Others have picked up on the underlying demand for sugar. Agribusiness player Bunge (BG) recently bet on rising Brazilian sugar by purchasing a local producer called Moema. It was Bunge’s largest sugar cane purchase to date. The Indian government recently acknowledged rising sugar prices by asking factories and millers to share profits with farmers. Whether or not sugar socialism will be imposed on the Indian subcontinent will be determined at a later date. For now, the market is just readjusting to a rising commodity. So is this week’s pick: the Brazilian ethanol and sugar producer Cosan Limited (CZZ).

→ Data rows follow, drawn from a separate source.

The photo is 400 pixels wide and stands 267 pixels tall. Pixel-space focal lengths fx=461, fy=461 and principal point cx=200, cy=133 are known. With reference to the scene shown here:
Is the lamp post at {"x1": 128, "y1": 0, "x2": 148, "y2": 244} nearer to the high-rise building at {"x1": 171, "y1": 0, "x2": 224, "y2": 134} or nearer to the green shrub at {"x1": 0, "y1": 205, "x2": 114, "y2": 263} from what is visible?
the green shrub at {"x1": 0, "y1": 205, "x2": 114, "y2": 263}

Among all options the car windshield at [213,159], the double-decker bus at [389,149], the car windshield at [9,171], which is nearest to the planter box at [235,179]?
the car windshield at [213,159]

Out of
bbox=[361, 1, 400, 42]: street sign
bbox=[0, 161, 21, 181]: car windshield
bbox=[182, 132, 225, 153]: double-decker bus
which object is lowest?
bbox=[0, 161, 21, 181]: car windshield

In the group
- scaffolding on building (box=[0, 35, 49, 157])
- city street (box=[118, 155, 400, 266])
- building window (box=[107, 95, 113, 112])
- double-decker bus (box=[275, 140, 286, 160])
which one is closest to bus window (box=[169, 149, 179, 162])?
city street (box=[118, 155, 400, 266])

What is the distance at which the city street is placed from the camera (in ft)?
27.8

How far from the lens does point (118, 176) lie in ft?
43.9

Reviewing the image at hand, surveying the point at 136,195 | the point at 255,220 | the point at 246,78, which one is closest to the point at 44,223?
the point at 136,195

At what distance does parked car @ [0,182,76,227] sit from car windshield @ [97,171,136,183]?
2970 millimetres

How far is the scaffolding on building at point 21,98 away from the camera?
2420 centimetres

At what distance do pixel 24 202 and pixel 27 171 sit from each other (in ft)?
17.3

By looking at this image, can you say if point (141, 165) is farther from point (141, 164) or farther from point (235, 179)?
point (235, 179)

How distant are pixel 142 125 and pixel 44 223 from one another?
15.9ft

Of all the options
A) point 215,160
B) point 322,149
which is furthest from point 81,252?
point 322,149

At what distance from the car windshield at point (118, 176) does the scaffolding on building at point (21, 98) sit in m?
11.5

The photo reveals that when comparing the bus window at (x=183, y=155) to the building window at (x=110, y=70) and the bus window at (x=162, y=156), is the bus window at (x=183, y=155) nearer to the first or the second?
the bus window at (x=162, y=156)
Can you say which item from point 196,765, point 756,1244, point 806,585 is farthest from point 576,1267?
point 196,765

Cosan produces, distributes and exports ethanol and sugar. The São Paulo-based manufacturer is diversified in both hydrated ethanol and industrial ethanol. In addition, they produce different sugars like crystal sugar, organic sugar, refined sugar and altered sugar. Cosan also deals with combustible alcohol and sugar-cane cultivation. Sugar and ethanol exports head from Brazil to the US, Japan, and Europe.

With a market cap around $3.5 billion, Cosan is not a small company. Revenues run around $3.77 billion. Granted, their diluted earnings per share is running -$0.76. However, rising sugar prices are a boon to the stock price. JP Morgan recently upgraded CZZ to “overweight”. CZZ recently broke out of congestion, moving up $1 to around $9 per share following rising global sugar prices. To go with rising sugar prices in the sugar export capital of the world, buy CZZ.

Disclosure covering writer, editor, publisher, and affiliates: No positions in any of the securities mentioned. No positions in any of the companies or ETF sponsors mentioned. No income, revenue, or other compensation (either directly or indirectly) received from, or on behalf of, any of the companies or ETF sponsors mentioned.